I had a vision of my future city. My future apartment. My future job.
I spent years falling asleep as I imagined my future life. I used to get through tough days by thinking the word “Boston” in a never ending loop in my head. On my morning runs, I’d imagine the city scape beside me. It was my reason — it was my guide.
And then I did it.
During some of the hardest years of my life, I pushed through and accomplished those things. I did what I had set out to do.
I moved to the city. I found my dream apartment. I got the job.
And it was beautiful. Though I sometimes wish I would have stopped to enjoy it more often, that I would have looked around and thought, “damn, you’re truly living your dream,” I still wouldn’t have it any other way.
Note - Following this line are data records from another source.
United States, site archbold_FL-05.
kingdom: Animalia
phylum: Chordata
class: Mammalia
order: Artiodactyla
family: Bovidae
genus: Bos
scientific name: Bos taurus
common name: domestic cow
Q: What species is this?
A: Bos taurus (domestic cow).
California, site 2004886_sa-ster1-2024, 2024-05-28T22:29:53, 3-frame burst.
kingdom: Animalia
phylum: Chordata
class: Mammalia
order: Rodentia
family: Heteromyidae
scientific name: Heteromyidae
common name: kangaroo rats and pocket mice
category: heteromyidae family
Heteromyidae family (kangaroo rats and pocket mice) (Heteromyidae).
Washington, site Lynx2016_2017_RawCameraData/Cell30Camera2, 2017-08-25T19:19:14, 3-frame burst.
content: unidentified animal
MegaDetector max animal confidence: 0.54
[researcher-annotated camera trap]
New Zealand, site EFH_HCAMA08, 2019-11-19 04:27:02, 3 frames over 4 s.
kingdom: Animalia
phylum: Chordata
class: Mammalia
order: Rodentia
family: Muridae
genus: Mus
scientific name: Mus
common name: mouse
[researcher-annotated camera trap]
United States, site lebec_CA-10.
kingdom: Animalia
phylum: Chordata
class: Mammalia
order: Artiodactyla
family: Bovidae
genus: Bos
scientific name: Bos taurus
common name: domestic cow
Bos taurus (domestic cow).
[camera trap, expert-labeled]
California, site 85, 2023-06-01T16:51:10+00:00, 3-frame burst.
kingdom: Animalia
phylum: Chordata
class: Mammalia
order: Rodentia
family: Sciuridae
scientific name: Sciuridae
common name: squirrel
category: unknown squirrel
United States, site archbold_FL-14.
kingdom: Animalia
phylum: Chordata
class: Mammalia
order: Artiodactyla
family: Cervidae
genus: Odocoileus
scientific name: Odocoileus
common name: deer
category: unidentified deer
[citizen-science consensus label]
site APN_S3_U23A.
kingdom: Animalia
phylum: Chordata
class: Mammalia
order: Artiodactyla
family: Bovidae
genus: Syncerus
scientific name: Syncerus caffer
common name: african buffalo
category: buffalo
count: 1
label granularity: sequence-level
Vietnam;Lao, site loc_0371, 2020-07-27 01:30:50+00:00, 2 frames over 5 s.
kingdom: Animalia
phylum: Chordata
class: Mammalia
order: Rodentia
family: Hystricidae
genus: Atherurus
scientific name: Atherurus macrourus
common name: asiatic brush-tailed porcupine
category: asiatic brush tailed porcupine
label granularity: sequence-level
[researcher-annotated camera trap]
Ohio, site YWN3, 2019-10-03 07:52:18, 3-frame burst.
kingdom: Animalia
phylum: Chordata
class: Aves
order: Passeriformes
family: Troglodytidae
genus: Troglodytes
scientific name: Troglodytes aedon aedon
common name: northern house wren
Because the ups and the downs, the feelings of being lost and then found, the successes and the failures — they were all an important part of the dream. They taught me that you can accomplish whatever you set your mind to. They taught me that attaining your dream is not always butterflies and rainbows — that problems do not leave just because you do. They taught me that the grass isn’t always greener. That it’s not about doing things so you can tell the world you’ve done them, it’s about doing things so you can be the most you, you can be.
It was nothing like I had expected, but everything I needed.
It was beautiful.
I find myself now in a place I’ve never really known.
I moved to the city. I found my dream apartment. I got the job.
On paper, I became who I wanted to become.
And while I have pretty massive career goals to go after still, I don’t have anything right now that is nagging at me like my dream of city life once did. I don’t have anything to imagine while I fall asleep or get me through tougher days. Often, I want one thing one day and a different the next — going back and forth between things I used to want for myself and things I want now. I don’t have an insanely spelled out, clear direction.
But maybe, for me, right now, that’s a good thing.
Maybe attaining my dream was meant to teach me that it’s okay to not always know exactly “what’s next”. That there doesn’t need to be a mountain in front of you at all times — that sometimes it’s more about rolling hills.
Maybe I’m supposed to slow down. Maybe I’m supposed to enjoy the last year of my twenties (wtf?), to work on my mindset, to continue to become the person I want to be, not on paper, but on the inside, where it counts.
Because while I might not know what’s next, I do know how I want to show up. I do know things I want to work on — things I need to work on. I do know who I want to be.
And maybe focusing on who I want to be, rather than what I want to have or have done — is exactly the place I need to be.